LAKESIDE, Calif. – A group of East County residents testified at a heated public hearing in Lakeside against a proposed sand mining project.
The group, which included members of the Kumeyaay Nation, scientists and environmentalists, are concerned about a proposal to excavate sand from nearly 480 acres in the El Monte Valley. The sand mining company, El Monte Nature Preserve LLC, proposes digging up to 100 feet into the San Diego River riverbed to harvest roughly 12 million tons of sand a year.
The company presented an environmental impact report on the project at the Lakeside Community Center Tuesday evening.
Several opponents openly testified during the meeting.
Michael Evans-Layng moved with his wife to El Monte Valley. He says the mining project is more than a Lakeside issue.
Members of the Kumeyaay Nation object to the mining because the valley is a historical and spiritual site with numerous artifacts and burial sites.
Environmentalists have concerns about the effect of the project on the area’s aquifer.
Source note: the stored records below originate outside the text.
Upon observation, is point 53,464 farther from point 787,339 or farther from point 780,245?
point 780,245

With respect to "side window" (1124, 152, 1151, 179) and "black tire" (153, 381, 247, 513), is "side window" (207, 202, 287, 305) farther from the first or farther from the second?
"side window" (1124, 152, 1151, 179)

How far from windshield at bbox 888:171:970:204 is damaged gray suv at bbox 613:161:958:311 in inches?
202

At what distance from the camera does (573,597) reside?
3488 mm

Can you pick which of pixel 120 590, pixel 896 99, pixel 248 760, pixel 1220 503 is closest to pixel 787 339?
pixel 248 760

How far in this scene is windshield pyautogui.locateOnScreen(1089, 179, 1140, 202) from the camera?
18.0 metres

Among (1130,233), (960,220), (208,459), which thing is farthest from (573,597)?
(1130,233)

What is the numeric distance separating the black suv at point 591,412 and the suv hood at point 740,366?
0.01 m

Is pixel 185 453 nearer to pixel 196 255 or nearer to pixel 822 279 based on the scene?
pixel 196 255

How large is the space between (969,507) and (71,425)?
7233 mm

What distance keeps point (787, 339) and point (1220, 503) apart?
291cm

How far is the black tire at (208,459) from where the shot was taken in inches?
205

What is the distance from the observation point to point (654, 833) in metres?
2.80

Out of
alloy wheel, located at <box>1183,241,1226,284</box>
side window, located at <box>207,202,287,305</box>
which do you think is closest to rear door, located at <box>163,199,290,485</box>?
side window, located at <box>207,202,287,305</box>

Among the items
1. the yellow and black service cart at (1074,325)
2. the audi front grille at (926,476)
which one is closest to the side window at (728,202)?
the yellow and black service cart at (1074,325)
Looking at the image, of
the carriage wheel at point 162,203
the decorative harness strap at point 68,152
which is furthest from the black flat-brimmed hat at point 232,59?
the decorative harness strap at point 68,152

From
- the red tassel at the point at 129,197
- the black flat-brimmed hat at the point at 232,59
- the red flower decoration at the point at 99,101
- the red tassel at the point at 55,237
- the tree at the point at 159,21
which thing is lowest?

Some opponents are concerned that the sand mine could pose a health risk by disrupting the soil and spreading Valley Fever, a fungal infection.
Some residents are demanding county supervisor Dianne Jacob ask for the county’s Michael Beck to resign due to conflict of interest. Beck has two environmental organizations involved in restoring sand mines at Hanson Pond in Lakeside, Endangered Habitat League and Endangered Habitat Conservancy. He is purchasing land through one of these non-profits with grants, public funds and donations and is using the other to restore land. Beck has partnered with El Monte Nature Preserve to secure the paid contract of the restoration post-sand extraction.